You are viewing the RapidMiner Go documentation for version 9.5 - Check here for latest version

# Multiclass classification

## Performance metrics

We have already discussed binary classification at some length, and multiclass classification is similar, so here we will concentrate on the differences. The primary difference is that there are not just two possible outcomes, but three or more.

Assuming that all of the possible outcomes are equally interesting to you,
with no special emphasis on any of them, it's reasonable to choose
**Accuracy** as your performance metric, and to prefer the model
with the highest **Accuracy**.

When there are *N* possible outcomes, the confusion matrix has *N x N* elements.
The correct predictions are on the diagonal, and incorrect predictions are off-diagonal.
Although the summary performance table in the **Model Comparison** only mentions
**Accuracy** and **Classification Error**, you can still find the analogues of
**Precision** and **Recall** by looking at the **Performance** tab for each individual model.
**Precision** is computed for each row; **Recall** is computed for each column.

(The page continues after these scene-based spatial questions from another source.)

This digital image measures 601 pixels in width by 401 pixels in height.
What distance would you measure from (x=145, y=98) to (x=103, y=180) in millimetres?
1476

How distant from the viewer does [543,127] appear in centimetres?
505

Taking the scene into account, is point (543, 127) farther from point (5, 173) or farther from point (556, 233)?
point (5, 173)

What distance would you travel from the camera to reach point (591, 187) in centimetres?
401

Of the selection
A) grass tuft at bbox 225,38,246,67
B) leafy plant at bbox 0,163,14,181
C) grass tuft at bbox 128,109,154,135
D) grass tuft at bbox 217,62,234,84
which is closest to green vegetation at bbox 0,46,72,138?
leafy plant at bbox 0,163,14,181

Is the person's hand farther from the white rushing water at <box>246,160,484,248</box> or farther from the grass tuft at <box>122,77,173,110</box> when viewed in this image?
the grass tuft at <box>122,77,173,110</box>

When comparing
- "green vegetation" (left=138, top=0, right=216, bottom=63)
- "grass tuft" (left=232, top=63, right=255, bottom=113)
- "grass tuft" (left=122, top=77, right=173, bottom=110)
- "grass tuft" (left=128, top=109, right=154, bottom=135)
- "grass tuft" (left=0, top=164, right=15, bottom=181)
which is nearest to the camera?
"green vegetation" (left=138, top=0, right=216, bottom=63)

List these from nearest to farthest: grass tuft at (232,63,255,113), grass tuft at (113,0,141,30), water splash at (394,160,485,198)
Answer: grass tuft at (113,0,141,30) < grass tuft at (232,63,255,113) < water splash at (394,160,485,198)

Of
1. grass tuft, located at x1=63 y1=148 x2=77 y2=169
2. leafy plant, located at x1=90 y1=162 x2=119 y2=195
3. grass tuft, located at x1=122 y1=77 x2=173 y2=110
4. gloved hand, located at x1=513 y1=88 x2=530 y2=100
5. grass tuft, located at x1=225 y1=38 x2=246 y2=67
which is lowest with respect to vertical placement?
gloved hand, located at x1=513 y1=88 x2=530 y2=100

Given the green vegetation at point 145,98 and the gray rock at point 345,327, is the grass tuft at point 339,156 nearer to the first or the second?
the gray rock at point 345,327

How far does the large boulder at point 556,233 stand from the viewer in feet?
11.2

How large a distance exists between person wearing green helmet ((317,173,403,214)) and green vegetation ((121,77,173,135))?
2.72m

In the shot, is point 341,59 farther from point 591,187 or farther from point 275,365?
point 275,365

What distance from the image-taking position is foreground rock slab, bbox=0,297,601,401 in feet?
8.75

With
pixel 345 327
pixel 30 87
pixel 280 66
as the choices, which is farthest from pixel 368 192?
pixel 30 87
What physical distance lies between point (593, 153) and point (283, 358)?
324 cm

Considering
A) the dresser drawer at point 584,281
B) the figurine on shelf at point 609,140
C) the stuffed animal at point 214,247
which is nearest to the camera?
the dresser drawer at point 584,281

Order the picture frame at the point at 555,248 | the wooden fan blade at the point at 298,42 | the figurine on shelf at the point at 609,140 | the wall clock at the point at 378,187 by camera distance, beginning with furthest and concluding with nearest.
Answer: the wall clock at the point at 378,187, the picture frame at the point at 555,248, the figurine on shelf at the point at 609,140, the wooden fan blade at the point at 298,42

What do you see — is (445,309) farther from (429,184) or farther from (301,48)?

Actually A | Actually B | Actually C | Precision | |
---|---|---|---|---|

Predicted A | True A | True A / Predicted A | ||

Predicted B | True B | True B / Predicted B | ||

Predicted C | True C | True C / Predicted C | ||

Recall | True A / Actually A | True B / Actually B | True C / Actually C |

In the example below, a multiclass classification problem with three possible outcomes,
the model made two wrong predictions, indicated by a red mark in the confusion matrix,
when applied to the test set. Consequently, the **Recall** for the second column (5/7)
and the **Precision** for the third row (6/8) are less than 100%.